Definitely an enjoyable watch.
 
I thought for sure somebody had reviewed "Bank of Dave," but I can't find it. On Netflix. Had it recommended to me several times, kept ignoring recommendations (not really sure why?), finally watched it. Very enjoyable. At least loosely based on real events. An all around great guy in a small town in England wants to open a small neighborhood bank for the betterment of the community. The banking industry was not okay with that. Against long odds he set out to make it happen. The actual star of the movie was a lawyer that aided Dave in his pursuit played by Joel Fry. I didn't even know his name, but he's very recognizable from smaller roles in "Yesterday" (the roadie) and "Cruella" (one of her sidekicks).

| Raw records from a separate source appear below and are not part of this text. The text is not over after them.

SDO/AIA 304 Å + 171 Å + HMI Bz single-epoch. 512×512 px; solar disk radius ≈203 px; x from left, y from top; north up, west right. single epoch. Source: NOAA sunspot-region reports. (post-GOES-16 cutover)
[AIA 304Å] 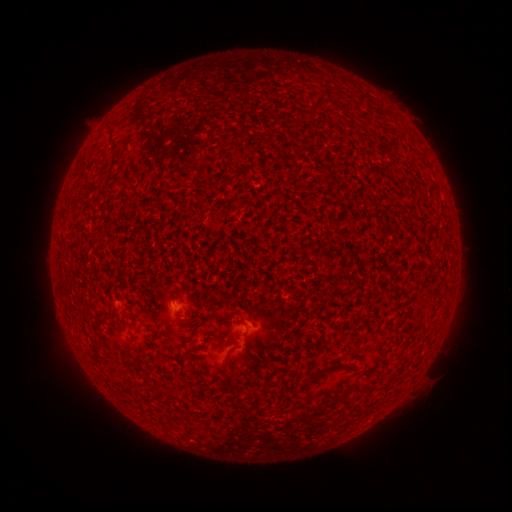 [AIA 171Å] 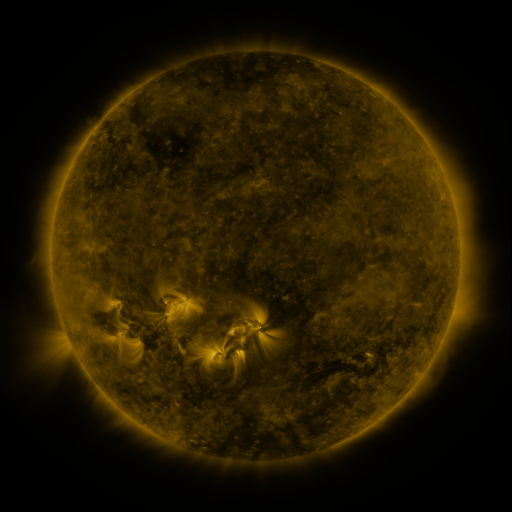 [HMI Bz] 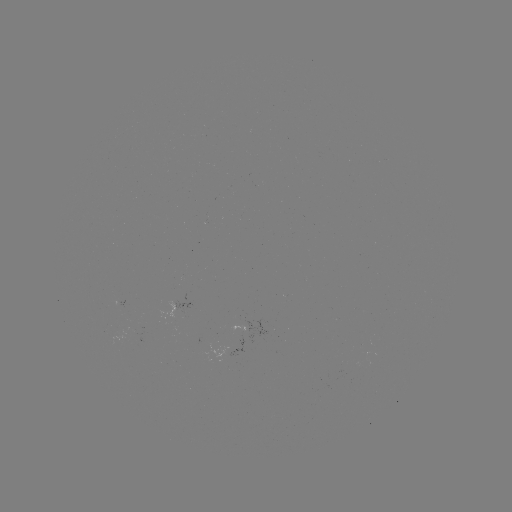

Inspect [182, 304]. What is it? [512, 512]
spotted active region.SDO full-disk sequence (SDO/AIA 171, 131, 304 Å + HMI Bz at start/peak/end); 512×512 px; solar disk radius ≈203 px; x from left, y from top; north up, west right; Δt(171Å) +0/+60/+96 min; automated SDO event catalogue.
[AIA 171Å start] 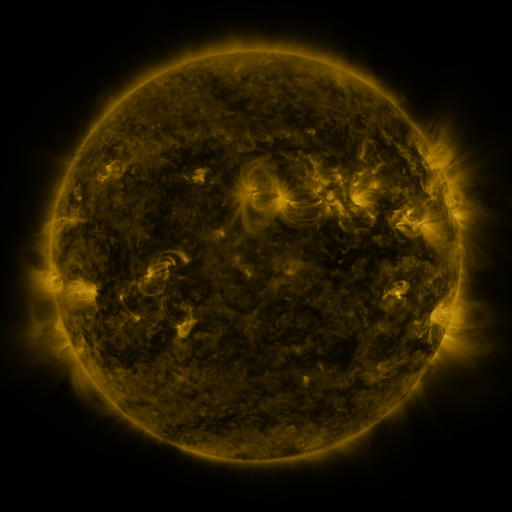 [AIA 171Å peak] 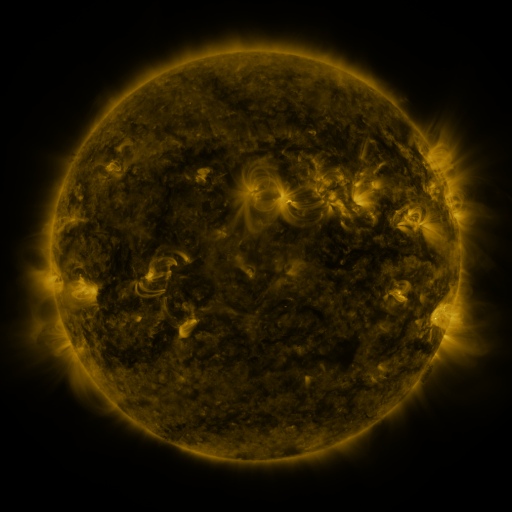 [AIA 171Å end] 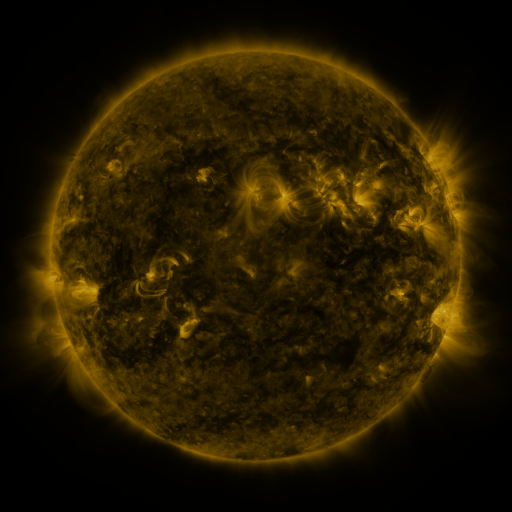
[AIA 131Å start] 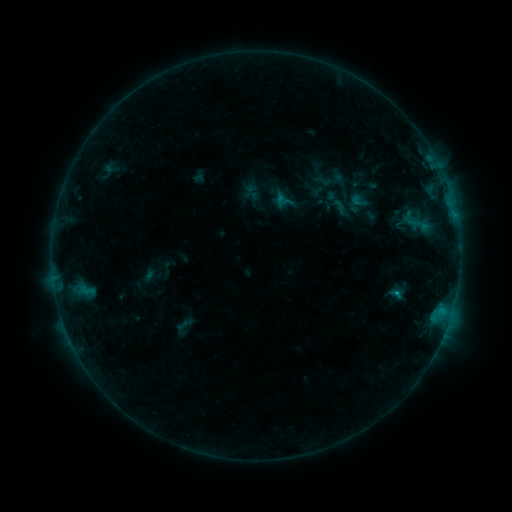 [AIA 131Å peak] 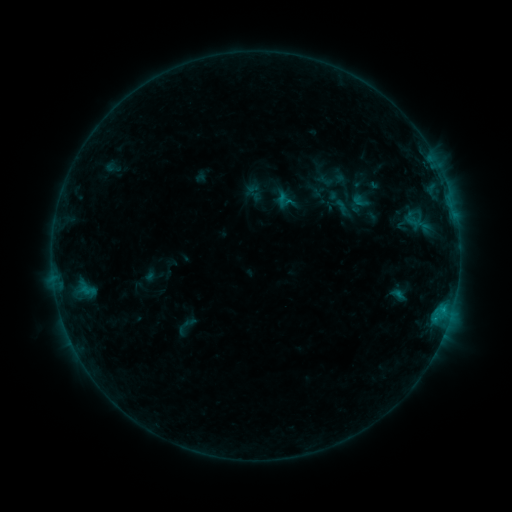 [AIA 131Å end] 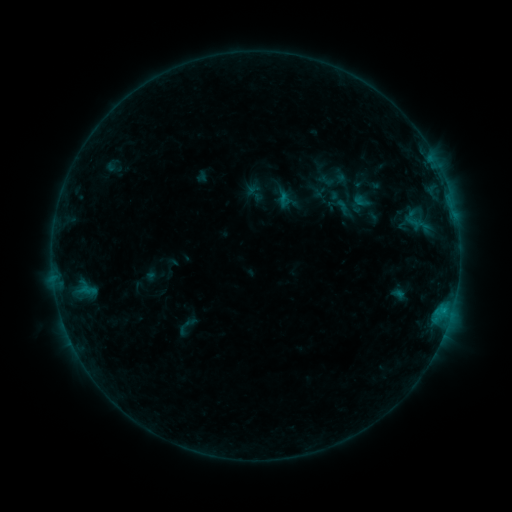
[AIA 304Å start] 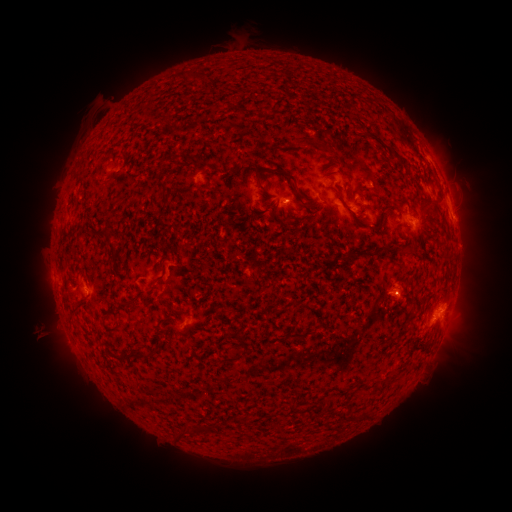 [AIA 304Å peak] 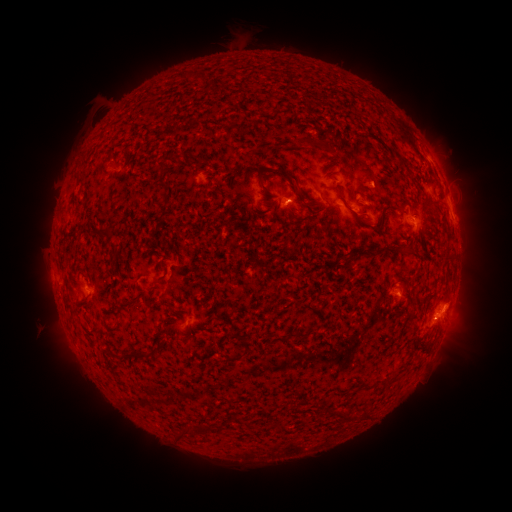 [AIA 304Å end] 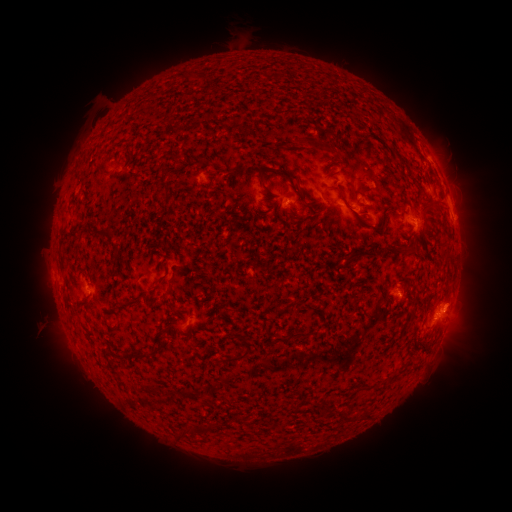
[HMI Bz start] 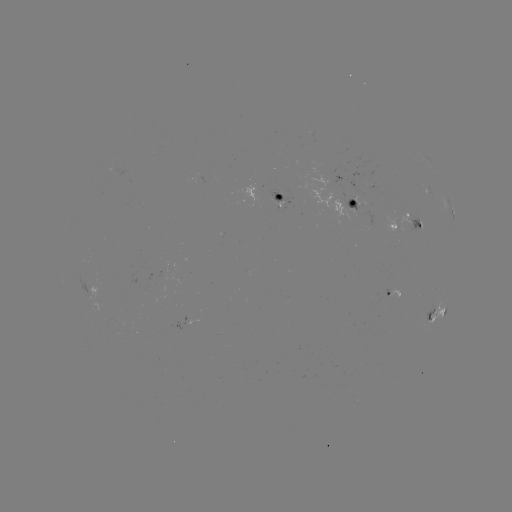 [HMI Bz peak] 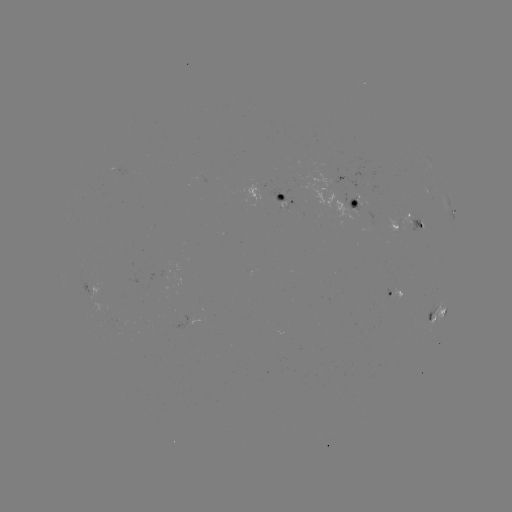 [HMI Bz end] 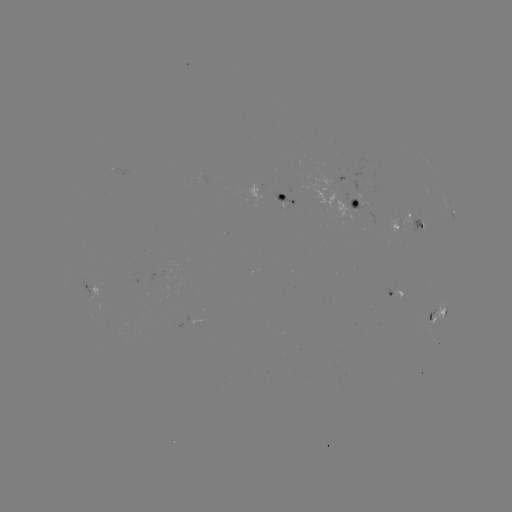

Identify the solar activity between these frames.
emerging-flux region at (365, 213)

Also featured Phoebe Dynevor. I didn't watch Bridgerton, knew who she is, my goodness she's a lovely woman. Also briefly had the guys from Def Leppard playing themselves.
 
On my current streak of watching movies I've missed along the way, I watched Fargo (1996) this weekend since I enjoyed No Country for Old Men so much. I gave it 3 out of 5 stars, maybe 3.5. It was goofier than it was dark in some points and the story was fine. Shot well, I thought the visual experience made you feel like you were really in a cold, windy wasteland, people trudging through thigh high snow, wearing lots of winter hats/gloves and still looking uncomfortably cold. A little too easy to murder people in broad daylight and not be caught easier.....but that's hollywood. You could say the same for a Pulp Fiction too.